先日、内館牧子さんの小説「終わった人」「すぐ死ぬんだから」を読んだ。分厚い文庫本だが、脚本家である内館氏の小説はセリフを中心にテンポよく進むので一気に読める。
(私はまだ読んでないが「今度生まれたら」という本をあわせて、老後3部作らしい)
「すぐ死ぬんだから」はアンチエイジング頑張る78歳の女性が主人公。
「終わった人」は、定年後の65歳の男性が主人公。東大法学部からメガバンクに進み、がむしゃらに働き出世街道まっしぐらだったエリート会社員。でも派閥?人事で同期に負けて役員になれず子会社出向から定年のその日からスタート。花束と共に送り出されて「まるで生前葬だな」って言う主人公。その「生前葬」以来、まだ頭も身体も元気なのに社会から必要とされていない事実を突きつけられる日々に、主人公は「このまま息を吸って吐いて、死ぬのを待つしかないのか」と絶望していく。

終わった人すぐ死ぬんだから

女の定年は早く来る。30歳が1回目だった

「終わった人」は、男目線の小説ではあるが、私には、かなり気持ちがわかる。私は仕事が好きで、新卒でリクルートに入社してから特に20代の、子供を産む前は、基本的に「昭和のモーレツサラリーマンスタイル」で働いていた。まだそこまで労働時間管理も厳しくなかった時代。若さゆえ、未熟さゆえに、生産性高く仕事ができず、大いに残業しながら「質を量でカバー」していた。
26歳で結婚時にも、その仕事スタイルは変わらなかったが、31歳で出産では劇的に変わった。子供は本当にかわいくて嬉しかったけれど、「もう今までのような働き方は出来ない」と思った私にとって、第1回目の定年は30歳の時だったと思う。働き方もキャリアも転換を迫られていた。
第1子が生まれた年は、奇しくも小泉内閣が「観光立国推進基本法」を成立させた年で、翌年、産休育休から仕事復帰する年には「観光庁」が誕生した。出産前には、じゃらんnetやホットペッパーグルメなど情報誌モデルをネットモデルに転換する新規事業開発をしていたが、「ネットの事業開発の世界は、徹夜で働ける人に敵わない」と悟り、新しい働き方を模索しようと考えていた。その時、偶然出会ったのが、「じゃらんリサーチセンター研究員」の仕事だった。「観光庁」の誕生と同じ年に、新しいキャリア「観光による地域活性についての研究・調査・事業開発」に携われたのは、幼い子を預けて働くならば「短期的な利益を追うのではなく、利益貢献はもちろんだが中長期的に社会を良くする仕事に携わりたい」と思っていた私には幸運な邂逅だった。

資料:
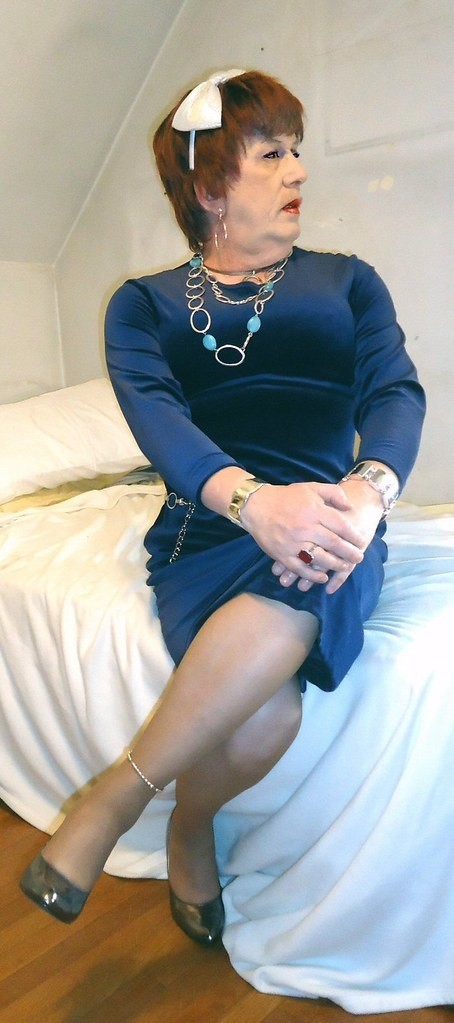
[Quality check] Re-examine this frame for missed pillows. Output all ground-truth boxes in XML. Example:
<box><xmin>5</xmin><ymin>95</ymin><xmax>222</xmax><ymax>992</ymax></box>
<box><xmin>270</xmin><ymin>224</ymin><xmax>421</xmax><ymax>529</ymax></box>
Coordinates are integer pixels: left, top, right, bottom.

指示 1:
本文について、次の問いに答えてください。
(a) 「すぐ死ぬんだから」の主人公の女性は何歳ですか。
(b) 「終わった人」の主人公は、定年後の何歳の男性ですか。
(c) 筆者が出産したのは何歳の時ですか。
指示 2: 本文を、「26歳で結婚時にも、その仕事」という語句のあるところから書き始め、「いた私には幸運な邂逅だった。」まで一字も変えずに打ち直してください。

回答全文 1:
(a) 78歳
(b) 65歳
(c) 31歳

回答全文 2:
26歳で結婚時にも、その仕事スタイルは変わらなかったが、31歳で出産では劇的に変わった。子供は本当にかわいくて嬉しかったけれど、「もう今までのような働き方は出来ない」と思った私にとって、第1回目の定年は30歳の時だったと思う。働き方もキャリアも転換を迫られていた。
第1子が生まれた年は、奇しくも小泉内閣が「観光立国推進基本法」を成立させた年で、翌年、産休育休から仕事復帰する年には「観光庁」が誕生した。出産前には、じゃらんnetやホットペッパーグルメなど情報誌モデルをネットモデルに転換する新規事業開発をしていたが、「ネットの事業開発の世界は、徹夜で働ける人に敵わない」と悟り、新しい働き方を模索しようと考えていた。その時、偶然出会ったのが、「じゃらんリサーチセンター研究員」の仕事だった。「観光庁」の誕生と同じ年に、新しいキャリア「観光による地域活性についての研究・調査・事業開発」に携われたのは、幼い子を預けて働くならば「短期的な利益を追うのではなく、利益貢献はもちろんだが中長期的に社会を良くする仕事に携わりたい」と思っていた私には幸運な邂逅だった。